From poppy-filled valleys in California to a rose-covered city in Oregon, we're exploring some of the most beautiful spots to admire springtime in the United States.
Photography: Kimberly Brotherman / Getty Images1 of 11
Is there anything better than heading outside after a long winter and watching your neighborhood return to full bloom? If you're lucky enough to have a garden of your own, you're able to watch this natural phenomena unfold each and every spring. Others are willing to travel far and wide to see breathtaking flowers that come into bloom just once a year.

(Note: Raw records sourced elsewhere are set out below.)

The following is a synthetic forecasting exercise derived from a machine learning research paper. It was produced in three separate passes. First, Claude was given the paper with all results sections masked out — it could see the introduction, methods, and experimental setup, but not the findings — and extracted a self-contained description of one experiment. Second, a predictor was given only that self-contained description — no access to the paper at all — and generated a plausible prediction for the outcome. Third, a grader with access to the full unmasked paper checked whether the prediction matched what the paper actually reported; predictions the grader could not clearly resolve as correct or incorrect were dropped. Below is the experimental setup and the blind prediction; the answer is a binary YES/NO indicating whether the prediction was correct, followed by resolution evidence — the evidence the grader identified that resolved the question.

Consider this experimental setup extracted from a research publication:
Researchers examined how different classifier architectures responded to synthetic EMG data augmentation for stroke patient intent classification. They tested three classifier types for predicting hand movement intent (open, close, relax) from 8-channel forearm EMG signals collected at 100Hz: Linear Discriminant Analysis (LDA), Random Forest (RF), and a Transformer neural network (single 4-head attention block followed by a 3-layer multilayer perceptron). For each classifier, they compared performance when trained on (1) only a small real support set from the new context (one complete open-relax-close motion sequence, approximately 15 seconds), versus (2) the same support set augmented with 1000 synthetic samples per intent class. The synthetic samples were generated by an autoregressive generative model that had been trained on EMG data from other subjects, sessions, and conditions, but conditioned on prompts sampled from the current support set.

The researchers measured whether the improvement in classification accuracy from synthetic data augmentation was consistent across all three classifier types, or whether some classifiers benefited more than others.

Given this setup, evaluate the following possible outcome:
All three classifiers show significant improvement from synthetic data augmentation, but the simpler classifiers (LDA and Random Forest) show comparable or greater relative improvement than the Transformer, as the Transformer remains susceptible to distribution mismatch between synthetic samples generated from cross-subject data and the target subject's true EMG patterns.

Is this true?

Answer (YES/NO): NO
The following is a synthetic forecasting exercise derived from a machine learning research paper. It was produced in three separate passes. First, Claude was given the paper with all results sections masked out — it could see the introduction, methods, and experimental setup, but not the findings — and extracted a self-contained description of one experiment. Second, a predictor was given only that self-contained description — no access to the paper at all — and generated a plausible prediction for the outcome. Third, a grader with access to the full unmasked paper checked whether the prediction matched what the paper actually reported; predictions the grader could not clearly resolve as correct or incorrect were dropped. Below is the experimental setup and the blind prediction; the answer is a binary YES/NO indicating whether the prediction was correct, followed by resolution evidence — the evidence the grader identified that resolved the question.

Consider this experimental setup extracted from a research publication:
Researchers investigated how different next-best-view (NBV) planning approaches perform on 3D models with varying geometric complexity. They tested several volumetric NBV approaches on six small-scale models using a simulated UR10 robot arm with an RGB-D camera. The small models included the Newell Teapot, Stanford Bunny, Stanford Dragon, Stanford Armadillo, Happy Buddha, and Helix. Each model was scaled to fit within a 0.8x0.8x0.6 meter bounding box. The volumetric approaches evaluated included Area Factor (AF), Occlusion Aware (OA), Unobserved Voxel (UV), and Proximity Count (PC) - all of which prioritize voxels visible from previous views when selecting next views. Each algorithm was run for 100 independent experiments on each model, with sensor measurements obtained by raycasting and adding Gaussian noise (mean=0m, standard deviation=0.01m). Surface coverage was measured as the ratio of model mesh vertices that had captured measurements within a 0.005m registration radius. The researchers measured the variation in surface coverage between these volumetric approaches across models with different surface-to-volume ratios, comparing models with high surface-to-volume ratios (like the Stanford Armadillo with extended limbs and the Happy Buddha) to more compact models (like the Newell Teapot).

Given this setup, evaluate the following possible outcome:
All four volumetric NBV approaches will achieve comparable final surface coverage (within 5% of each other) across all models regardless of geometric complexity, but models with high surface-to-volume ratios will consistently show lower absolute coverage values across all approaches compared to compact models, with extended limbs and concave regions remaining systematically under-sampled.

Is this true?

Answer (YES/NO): NO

We spoke with travel experts and locals alike to find out more about America's most exuberant gardens, which are well-manicured spaces curated by museums and other community authorities. They're often celebrated with local festivals and events, which we highlight in the following slides. But we also searched far and wide for natural beauty that can only be found in the wild—including national parks and flowerbeds tucked away in more secluded spots. Andrea DeLong-Amaya, the director of horticulture at the University of Texas' Lady Bird Johnson Wildflower Center in Austin, says the season for wildflowers in the United States often depends on the weather—but most of the following locales experience full blooms well into June, and even longer in wetter climates. For those living on the East Coast, one shining example is Washington, D.C., where millions of visitors enjoy the hundreds of cherry blossom trees that flower each and every spring. There are so many more destinations beyond our nation's capital, however, where you can spot spectacular flowers.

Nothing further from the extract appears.